- **Description of the task**
Copy the entries below word for word, starting with the line that contains "What does the" and going through the last line of the entries, both ends included.

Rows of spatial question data
◆ ◆ ◆ ◆ ◆ ◆ ◆

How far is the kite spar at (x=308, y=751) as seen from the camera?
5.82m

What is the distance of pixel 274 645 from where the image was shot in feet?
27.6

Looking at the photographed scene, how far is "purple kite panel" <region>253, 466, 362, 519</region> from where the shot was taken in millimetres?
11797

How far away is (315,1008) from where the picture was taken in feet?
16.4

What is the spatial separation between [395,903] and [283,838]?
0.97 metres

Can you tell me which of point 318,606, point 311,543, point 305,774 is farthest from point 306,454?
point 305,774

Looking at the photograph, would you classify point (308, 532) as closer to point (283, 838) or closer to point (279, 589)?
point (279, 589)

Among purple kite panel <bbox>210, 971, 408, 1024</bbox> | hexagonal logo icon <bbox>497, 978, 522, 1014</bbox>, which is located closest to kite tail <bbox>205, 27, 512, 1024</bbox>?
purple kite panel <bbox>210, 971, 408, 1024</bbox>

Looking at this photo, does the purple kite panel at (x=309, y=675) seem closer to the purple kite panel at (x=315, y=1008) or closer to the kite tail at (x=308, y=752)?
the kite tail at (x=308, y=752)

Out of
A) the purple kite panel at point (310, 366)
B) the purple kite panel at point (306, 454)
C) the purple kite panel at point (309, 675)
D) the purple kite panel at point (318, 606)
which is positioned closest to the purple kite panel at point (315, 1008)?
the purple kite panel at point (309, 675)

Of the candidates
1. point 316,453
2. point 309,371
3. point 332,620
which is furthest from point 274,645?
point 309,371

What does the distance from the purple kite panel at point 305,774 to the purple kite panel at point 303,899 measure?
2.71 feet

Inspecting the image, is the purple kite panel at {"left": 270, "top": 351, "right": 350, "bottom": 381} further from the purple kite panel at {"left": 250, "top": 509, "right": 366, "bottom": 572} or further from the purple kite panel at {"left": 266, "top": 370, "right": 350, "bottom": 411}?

◆ ◆ ◆ ◆ ◆ ◆ ◆

- **Output of the exercise**
What does the distance from the purple kite panel at point 305,774 to the purple kite panel at point 303,899 measure?
2.71 feet

Inspecting the image, is the purple kite panel at {"left": 270, "top": 351, "right": 350, "bottom": 381} further from the purple kite panel at {"left": 250, "top": 509, "right": 366, "bottom": 572} or further from the purple kite panel at {"left": 266, "top": 370, "right": 350, "bottom": 411}?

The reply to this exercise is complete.